[Begin Material to process]

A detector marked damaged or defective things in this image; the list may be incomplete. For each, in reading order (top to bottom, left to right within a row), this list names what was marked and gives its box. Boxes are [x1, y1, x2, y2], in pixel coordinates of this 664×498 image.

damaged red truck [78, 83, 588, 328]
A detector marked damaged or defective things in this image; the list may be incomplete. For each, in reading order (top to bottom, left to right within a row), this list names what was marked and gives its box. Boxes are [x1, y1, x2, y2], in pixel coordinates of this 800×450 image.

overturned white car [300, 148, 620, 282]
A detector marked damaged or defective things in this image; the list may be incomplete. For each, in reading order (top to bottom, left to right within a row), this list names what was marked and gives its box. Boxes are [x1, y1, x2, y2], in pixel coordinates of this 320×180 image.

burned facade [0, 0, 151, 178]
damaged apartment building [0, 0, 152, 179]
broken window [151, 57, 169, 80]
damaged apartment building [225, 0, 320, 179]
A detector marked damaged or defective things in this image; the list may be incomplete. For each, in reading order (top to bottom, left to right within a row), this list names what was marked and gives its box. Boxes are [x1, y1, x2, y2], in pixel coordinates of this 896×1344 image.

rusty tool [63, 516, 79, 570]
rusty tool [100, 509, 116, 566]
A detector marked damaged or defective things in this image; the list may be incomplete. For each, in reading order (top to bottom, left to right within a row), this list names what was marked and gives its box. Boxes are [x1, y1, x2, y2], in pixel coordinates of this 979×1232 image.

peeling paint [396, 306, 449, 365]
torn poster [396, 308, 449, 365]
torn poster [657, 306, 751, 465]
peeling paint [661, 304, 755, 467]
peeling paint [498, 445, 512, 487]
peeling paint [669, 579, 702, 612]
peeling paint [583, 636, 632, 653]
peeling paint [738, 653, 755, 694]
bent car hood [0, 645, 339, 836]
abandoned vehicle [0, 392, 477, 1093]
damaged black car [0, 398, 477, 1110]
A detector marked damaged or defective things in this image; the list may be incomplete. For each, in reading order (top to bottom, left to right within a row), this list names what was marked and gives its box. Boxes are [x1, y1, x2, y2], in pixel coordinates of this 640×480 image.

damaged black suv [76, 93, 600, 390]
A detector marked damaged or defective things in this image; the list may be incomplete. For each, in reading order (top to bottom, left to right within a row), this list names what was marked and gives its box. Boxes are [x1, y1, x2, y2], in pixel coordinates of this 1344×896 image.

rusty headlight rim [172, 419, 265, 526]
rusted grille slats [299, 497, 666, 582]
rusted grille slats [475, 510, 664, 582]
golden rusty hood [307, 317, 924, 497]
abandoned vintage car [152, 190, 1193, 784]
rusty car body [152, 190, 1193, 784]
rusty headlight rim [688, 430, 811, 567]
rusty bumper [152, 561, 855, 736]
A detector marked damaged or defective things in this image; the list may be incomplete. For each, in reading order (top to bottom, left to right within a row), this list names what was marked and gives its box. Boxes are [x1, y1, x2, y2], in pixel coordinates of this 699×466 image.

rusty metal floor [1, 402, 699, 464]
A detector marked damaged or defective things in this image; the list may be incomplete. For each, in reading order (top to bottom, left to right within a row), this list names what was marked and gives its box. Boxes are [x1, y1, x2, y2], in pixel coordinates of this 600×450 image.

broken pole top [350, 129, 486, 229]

[End Material to process]

- Stated goal
Output every line from the rows above as one numbered list, skipping any blank lines.

- Solution for this exercise
1. A detector marked damaged or defective things in this image; the list may be incomplete. For each, in reading order (top to bottom, left to right within a row), this list names what was marked and gives its box. Boxes are [x1, y1, x2, y2], in pixel coordinates of this 664×498 image.
2. damaged red truck [78, 83, 588, 328]
3. A detector marked damaged or defective things in this image; the list may be incomplete. For each, in reading order (top to bottom, left to right within a row), this list names what was marked and gives its box. Boxes are [x1, y1, x2, y2], in pixel coordinates of this 800×450 image.
4. overturned white car [300, 148, 620, 282]
5. A detector marked damaged or defective things in this image; the list may be incomplete. For each, in reading order (top to bottom, left to right within a row), this list names what was marked and gives its box. Boxes are [x1, y1, x2, y2], in pixel coordinates of this 320×180 image.
6. burned facade [0, 0, 151, 178]
7. damaged apartment building [0, 0, 152, 179]
8. broken window [151, 57, 169, 80]
9. damaged apartment building [225, 0, 320, 179]
10. A detector marked damaged or defective things in this image; the list may be incomplete. For each, in reading order (top to bottom, left to right within a row), this list names what was marked and gives its box. Boxes are [x1, y1, x2, y2], in pixel coordinates of this 896×1344 image.
11. rusty tool [63, 516, 79, 570]
12. rusty tool [100, 509, 116, 566]
13. A detector marked damaged or defective things in this image; the list may be incomplete. For each, in reading order (top to bottom, left to right within a row), this list names what was marked and gives its box. Boxes are [x1, y1, x2, y2], in pixel coordinates of this 979×1232 image.
14. peeling paint [396, 306, 449, 365]
15. torn poster [396, 308, 449, 365]
16. torn poster [657, 306, 751, 465]
17. peeling paint [661, 304, 755, 467]
18. peeling paint [498, 445, 512, 487]
19. peeling paint [669, 579, 702, 612]
20. peeling paint [583, 636, 632, 653]
21. peeling paint [738, 653, 755, 694]
22. bent car hood [0, 645, 339, 836]
23. abandoned vehicle [0, 392, 477, 1093]
24. damaged black car [0, 398, 477, 1110]
25. A detector marked damaged or defective things in this image; the list may be incomplete. For each, in reading order (top to bottom, left to right within a row), this list names what was marked and gives its box. Boxes are [x1, y1, x2, y2], in pixel coordinates of this 640×480 image.
26. damaged black suv [76, 93, 600, 390]
27. A detector marked damaged or defective things in this image; the list may be incomplete. For each, in reading order (top to bottom, left to right within a row), this list names what was marked and gives its box. Boxes are [x1, y1, x2, y2], in pixel coordinates of this 1344×896 image.
28. rusty headlight rim [172, 419, 265, 526]
29. rusted grille slats [299, 497, 666, 582]
30. rusted grille slats [475, 510, 664, 582]
31. golden rusty hood [307, 317, 924, 497]
32. abandoned vintage car [152, 190, 1193, 784]
33. rusty car body [152, 190, 1193, 784]
34. rusty headlight rim [688, 430, 811, 567]
35. rusty bumper [152, 561, 855, 736]
36. A detector marked damaged or defective things in this image; the list may be incomplete. For each, in reading order (top to bottom, left to right within a row), this list names what was marked and gives its box. Boxes are [x1, y1, x2, y2], in pixel coordinates of this 699×466 image.
37. rusty metal floor [1, 402, 699, 464]
38. A detector marked damaged or defective things in this image; the list may be incomplete. For each, in reading order (top to bottom, left to right within a row), this list names what was marked and gives its box. Boxes are [x1, y1, x2, y2], in pixel coordinates of this 600×450 image.
39. broken pole top [350, 129, 486, 229]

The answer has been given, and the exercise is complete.